India’s transitional, traumatic age had started long before 1717 AD, at the time when the Mughal Emperor Farrukh Siyar had given permission to the British to carry on trade with India, and had also exempted them from many taxes and duties. Later on, Emperor Shah Alam II granted them the revenue authority of Bihar, Bengal and Orissa for the paltry sum of 2.1 million rupees per annum. Emboldened by all this, Lord Lake attacked Delhi in 1803, imprisoned the Emperor and forced him to sign a treaty according to which the Emperor’s rule came to be confined to the city, the Red Fort of Delhi and the rural areas adjoining it, while the rest of the Empire was to be administered by the British. It was also agreed upon that the welfare of the subjects, including that of the Muslims, would be the responsibility of the new rulers. These were the conditions that led Siraj al-Hind Hadhrat Shah Abdul Aziz Muhaddith Dehlawi (RA) (d. 1823 AD), a scion of the Waliullah family, to declare that India was no longer the Land of the Faith (Dar al-Islam). He also declared that Delhi could no longer be regarded as subject to the writs issued by a Muslim imam, being in fact under the hegemony of Christian rule, which extended from the imperial capital (Delhi) up to Calcutta in the east.

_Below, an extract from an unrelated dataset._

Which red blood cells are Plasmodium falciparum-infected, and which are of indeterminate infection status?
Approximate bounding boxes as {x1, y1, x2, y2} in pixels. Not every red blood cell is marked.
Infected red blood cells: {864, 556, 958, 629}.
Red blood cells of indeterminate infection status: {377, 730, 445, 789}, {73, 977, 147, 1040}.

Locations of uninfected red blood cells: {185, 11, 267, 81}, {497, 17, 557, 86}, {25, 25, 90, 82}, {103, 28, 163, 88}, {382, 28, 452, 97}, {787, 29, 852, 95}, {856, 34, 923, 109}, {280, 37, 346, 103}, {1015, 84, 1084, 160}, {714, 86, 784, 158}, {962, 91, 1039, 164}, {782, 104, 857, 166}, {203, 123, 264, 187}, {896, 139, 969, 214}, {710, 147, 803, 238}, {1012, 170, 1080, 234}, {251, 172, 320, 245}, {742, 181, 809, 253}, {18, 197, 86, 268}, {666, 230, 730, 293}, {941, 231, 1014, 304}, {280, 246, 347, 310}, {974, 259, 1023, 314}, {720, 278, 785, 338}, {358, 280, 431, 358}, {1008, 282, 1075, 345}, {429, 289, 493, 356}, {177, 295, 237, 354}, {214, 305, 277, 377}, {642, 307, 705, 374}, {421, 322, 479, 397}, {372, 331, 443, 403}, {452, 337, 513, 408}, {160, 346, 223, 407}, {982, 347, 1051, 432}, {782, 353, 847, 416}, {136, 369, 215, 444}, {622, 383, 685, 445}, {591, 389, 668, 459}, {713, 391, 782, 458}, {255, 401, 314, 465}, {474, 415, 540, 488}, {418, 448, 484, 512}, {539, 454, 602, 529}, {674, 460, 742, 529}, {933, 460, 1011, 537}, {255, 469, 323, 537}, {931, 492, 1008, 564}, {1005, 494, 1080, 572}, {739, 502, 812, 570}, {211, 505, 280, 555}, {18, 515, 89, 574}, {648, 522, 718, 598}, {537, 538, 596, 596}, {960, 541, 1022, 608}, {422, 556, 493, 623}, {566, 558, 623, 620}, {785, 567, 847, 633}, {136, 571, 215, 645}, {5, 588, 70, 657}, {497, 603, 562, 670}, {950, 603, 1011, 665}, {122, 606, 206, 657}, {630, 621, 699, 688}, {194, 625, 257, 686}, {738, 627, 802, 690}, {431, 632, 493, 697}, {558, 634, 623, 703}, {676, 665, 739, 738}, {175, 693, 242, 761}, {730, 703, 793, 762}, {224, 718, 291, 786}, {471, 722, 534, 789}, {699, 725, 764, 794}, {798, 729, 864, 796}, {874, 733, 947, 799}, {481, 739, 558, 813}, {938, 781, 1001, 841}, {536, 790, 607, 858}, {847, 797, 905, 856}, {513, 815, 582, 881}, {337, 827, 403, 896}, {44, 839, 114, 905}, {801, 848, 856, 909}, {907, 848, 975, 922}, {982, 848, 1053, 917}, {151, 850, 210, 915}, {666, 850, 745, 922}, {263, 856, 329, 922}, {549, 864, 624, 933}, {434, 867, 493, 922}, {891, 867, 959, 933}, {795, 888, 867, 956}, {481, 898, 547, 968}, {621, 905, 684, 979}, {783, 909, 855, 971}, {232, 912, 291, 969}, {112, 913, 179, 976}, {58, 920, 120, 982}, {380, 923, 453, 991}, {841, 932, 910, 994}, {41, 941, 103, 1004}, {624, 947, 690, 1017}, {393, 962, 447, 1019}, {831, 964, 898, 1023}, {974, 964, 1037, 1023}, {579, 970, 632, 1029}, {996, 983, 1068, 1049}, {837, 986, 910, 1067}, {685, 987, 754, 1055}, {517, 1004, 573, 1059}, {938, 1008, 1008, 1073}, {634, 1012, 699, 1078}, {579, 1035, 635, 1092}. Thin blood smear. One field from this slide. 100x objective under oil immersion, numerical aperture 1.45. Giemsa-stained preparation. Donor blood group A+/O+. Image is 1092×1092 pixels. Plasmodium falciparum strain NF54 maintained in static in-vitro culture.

The light of the teachings of Islam, the Book of Allah and the Sunnah that had illumined the entire subcontinent with its dazzling radiance had, as a matter of fact, begun to dim during the lifetime of Shah Abdul Aziz, and it was because of this that he inspired his follower, the famous martyr, Hadhrat Sayed Ahmed Barelwi (d. 1830 AD) and his no less famous nephew, Mawlana Shah Muhammad Ismail Shaheed (d. 1830 AD) to initiate, with the help of an organised group of followers, a determined struggle aimed at bringing about a religious revolution throughout the country. They had the blessings of the farsighted men of Faith throughout the land. The martyrs and their close companions themselves led the struggle, and the soil of Balakot, which received the drops of their blood, is witness to their great sacrifice.

Another luminary of the Waliallah family, Hadhrat Shah Muhammad Ishaq Sahib of Delhi, had long followed in the footsteps of his maternal grandfather, Hadhrat Shah Abdul Aziz of Delhi. He carried on the traditions of religious scholarship and teaching that had long ago been started by Hadhrat Shah Abdul Rahim (d. 1718 AD), father of Shah Waliallah of Delhi. But conditions in Delhi had so far deteriorated that even Shah Muhammad Ishaq had no option but to bid farewell to his homeland.

He was followed by Hadhrat Mawlana Shah Abdul Ghani Mujaddadi (d. 1878 AD), a scion of the Mujaddadi family and a disciple of the Waliullah family. He had come to be regarded as the most important teacher of Hadith in the country and the chief source of inspiration for men of action and learning. The extremely adverse conditions prevailing in the country at that time, however, obliged him — the greatest exponent of the science of Hadith in the contemporary world — also to leave the land of his birth and become an émigré.